EU und Russland: EU-Staaten einigen sich gen neues Sanktionspaket gegen Russland

Kurz vor ihrem Gipfeltreffen haben sich die EU-Staaten auf eine weitreichende Verschärfung der Sanktionen
gegen Russland
verständigt. Das 19. Sanktionspaket sehe unter anderem vor,
Russlands Einnahmen aus dem Verkauf von Gas und Öl weiter zu reduzieren, teilte die dänische EU-Ratspräsidentschaft in Brüssel mit. Die Einigung kam zustande, nachdem die Slowakei ihre wochenlange Blockade aufgegeben hatte. 

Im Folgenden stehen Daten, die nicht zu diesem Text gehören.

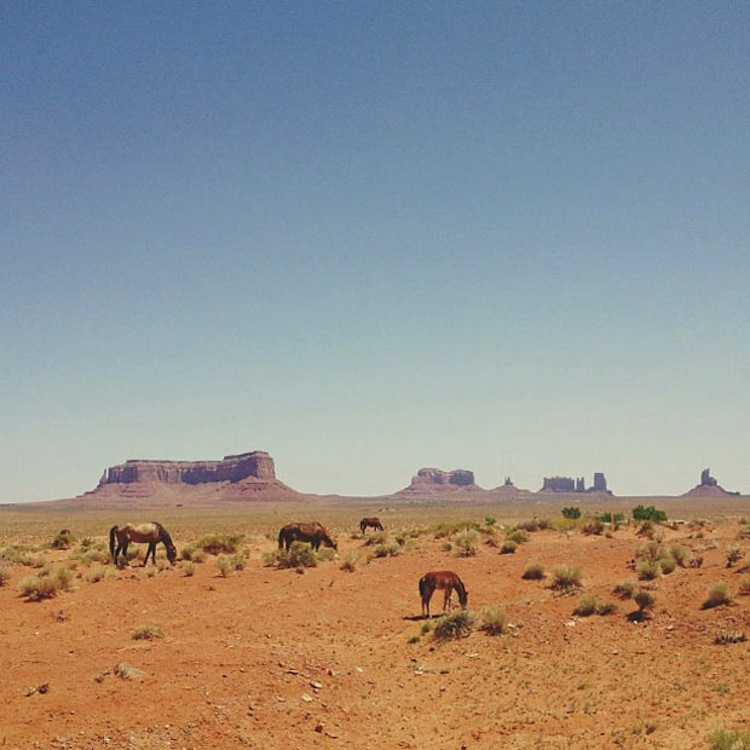 horses by Kevin Russ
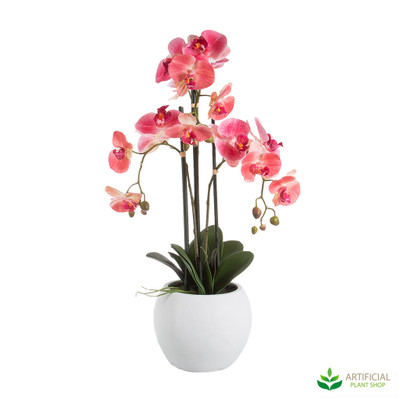 Large Pink Orchid in white pot 65cm
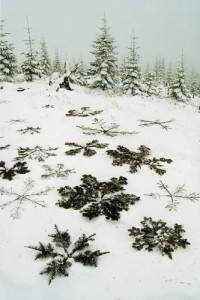 Pine Snowflakes | Romantic winter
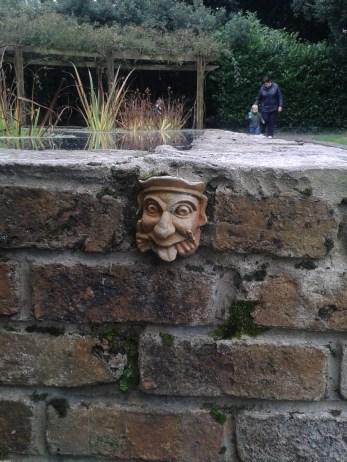 garden_pond_face1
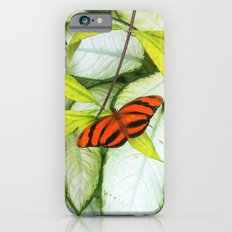Tigerfly Slim Case iPhone 6s
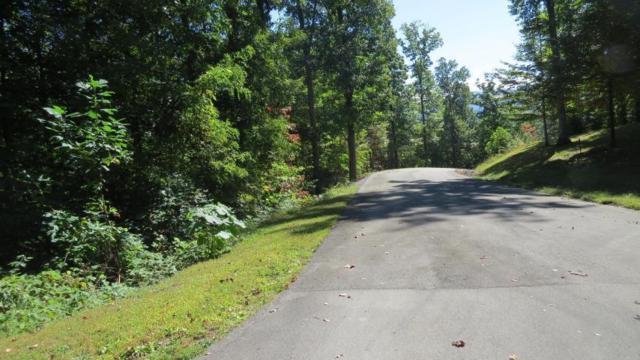 Patriot Lane, Sevierville, TN 37862 (#1028902) :: Shannon Foster Boline Group
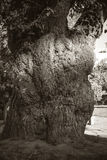 Μεγάλες ρίζες δέντρων Στοκ Φωτογραφία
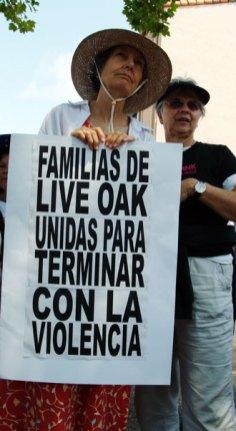 live-oak_7-29-06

Um die russischen Gas- und Öleinnahmen zu senken, sieht das
Sanktionspaket konkret ein vollständiges Importverbot von Flüssigerdgas
(LNG) aus
Russland vor. Dieses soll schon 2027 in Kraft treten und damit ein Jahr
früher als
ursprünglich geplant. 

Darüber hinaus sind weitere Strafmaßnahmen im Finanzsektor und Handelsbereich sowie Einschränkungen der Bewegungsfreiheit russischer Diplomaten innerhalb der EU vorgesehen. So soll etwa weiteren Banken aus Russland und befreundeten Ländern der Zugang zu den EU-Kapitalmärkten verwehrt werden. Auch Transaktionen mit diesen Banken sollen verboten werden. Zudem soll verstärkt gegen die Nutzung von Kryptowährungen vorgegangen werden, die auch zur Umgehung von bestehenden Sanktionen dienen.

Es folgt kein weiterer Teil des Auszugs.